In any case, it was all fascinating listening, prompting a lot of thought and a sense of wonder. I suppose there are two sides to his consciousness theories as related to “the illusion of death,” since Lanza’s theories very much align with Eastern reincarnation beliefs that our consciousness but not our persona will recycle throughout time (although Lanza goes into fascinating detail about how time itself is a human concept & may not actually exist as we think about it. I’ll have to work that into Phigg & Clyde at some point, I guess.)

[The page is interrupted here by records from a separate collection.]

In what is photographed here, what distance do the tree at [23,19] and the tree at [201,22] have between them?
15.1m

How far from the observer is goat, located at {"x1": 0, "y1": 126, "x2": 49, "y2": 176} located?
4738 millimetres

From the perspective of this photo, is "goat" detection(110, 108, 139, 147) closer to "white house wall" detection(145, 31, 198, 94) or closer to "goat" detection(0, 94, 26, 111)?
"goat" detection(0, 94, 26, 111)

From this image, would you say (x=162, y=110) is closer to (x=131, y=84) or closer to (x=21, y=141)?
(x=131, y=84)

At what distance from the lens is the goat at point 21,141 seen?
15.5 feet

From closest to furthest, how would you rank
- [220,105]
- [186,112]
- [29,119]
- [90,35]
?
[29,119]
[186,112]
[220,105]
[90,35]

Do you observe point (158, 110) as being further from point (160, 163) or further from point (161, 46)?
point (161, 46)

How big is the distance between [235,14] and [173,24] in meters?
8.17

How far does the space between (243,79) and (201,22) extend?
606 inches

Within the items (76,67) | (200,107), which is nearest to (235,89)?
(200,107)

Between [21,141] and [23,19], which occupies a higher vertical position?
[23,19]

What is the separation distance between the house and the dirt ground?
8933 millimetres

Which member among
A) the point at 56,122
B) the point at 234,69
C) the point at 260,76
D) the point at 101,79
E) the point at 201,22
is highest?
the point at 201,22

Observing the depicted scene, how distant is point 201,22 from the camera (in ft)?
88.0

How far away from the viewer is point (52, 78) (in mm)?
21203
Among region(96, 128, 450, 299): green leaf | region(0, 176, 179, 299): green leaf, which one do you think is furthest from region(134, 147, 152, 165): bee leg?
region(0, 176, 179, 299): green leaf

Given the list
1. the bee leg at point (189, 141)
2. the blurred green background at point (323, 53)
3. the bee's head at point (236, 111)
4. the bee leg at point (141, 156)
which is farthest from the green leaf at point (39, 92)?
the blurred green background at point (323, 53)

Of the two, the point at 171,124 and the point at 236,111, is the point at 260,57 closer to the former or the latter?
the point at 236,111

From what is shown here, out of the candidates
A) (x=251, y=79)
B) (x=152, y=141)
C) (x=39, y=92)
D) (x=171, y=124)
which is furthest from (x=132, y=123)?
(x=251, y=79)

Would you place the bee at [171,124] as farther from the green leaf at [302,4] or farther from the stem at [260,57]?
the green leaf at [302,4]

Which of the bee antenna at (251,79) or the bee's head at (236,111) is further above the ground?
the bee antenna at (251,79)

Another frequent topic on Noori’s radio show explores theories around ancient civilizations and their technological achievements. Frank Joseph’s Ancient High Tech: The Astonishing Scientific Achievements of Early Civilizations leaves out alien theories and explores in wonderful detail the actual scientific achievements of ancient civilzations across the globe, from compelling evidence of engineering, architecture, use of electric batteries, naviagation, and so forth. While Joseph argues some ideas that are not widely accepted (to put it mildly) by scientific and historic consensus as stated by experts (although that world has not looked very good in recent times, eh?), most of his scholarship is factual history and discoveries sitting in various museums worldwide. Much like with Lanza, listening to this book got me thinking a lot and wondering a lot, so it did the trick. And since I’ve always loved the theory that the Great Pyramid is not a tomb but instead is actually an ancient version of a Tesla Tower (someone tell Moses), hearing Joseph’s extensive analysis and defense of this idea was very entertaining.
Finally there was Synchronicity, Science, and Soulmaking: Understanding Jungian Synchronicity Through Physics, Buddhism, and Philosophy (audiobook) by Victor Mansfield, the late Colgate U. professor of physics and astronomy who spent more time teaching concepts of Tibetan Buddhism, and this book on Jungian synchronicities and their relation to both Buddhist ideas and theoretical physics was an uneven but mostly interesting listen. Mansfield provides assorted anecdotes from his students describing synchronistic events from their own lives, while offering his own analysis of the concepts related to an interwoven collective consciousness with Middle-way Buddhist ideas and concepts from quantum mechanics. Lanza’s work focuses on very similar ideas, so grouping them together was a good way to get my mind in the right mode to work on the next Wagstaff book.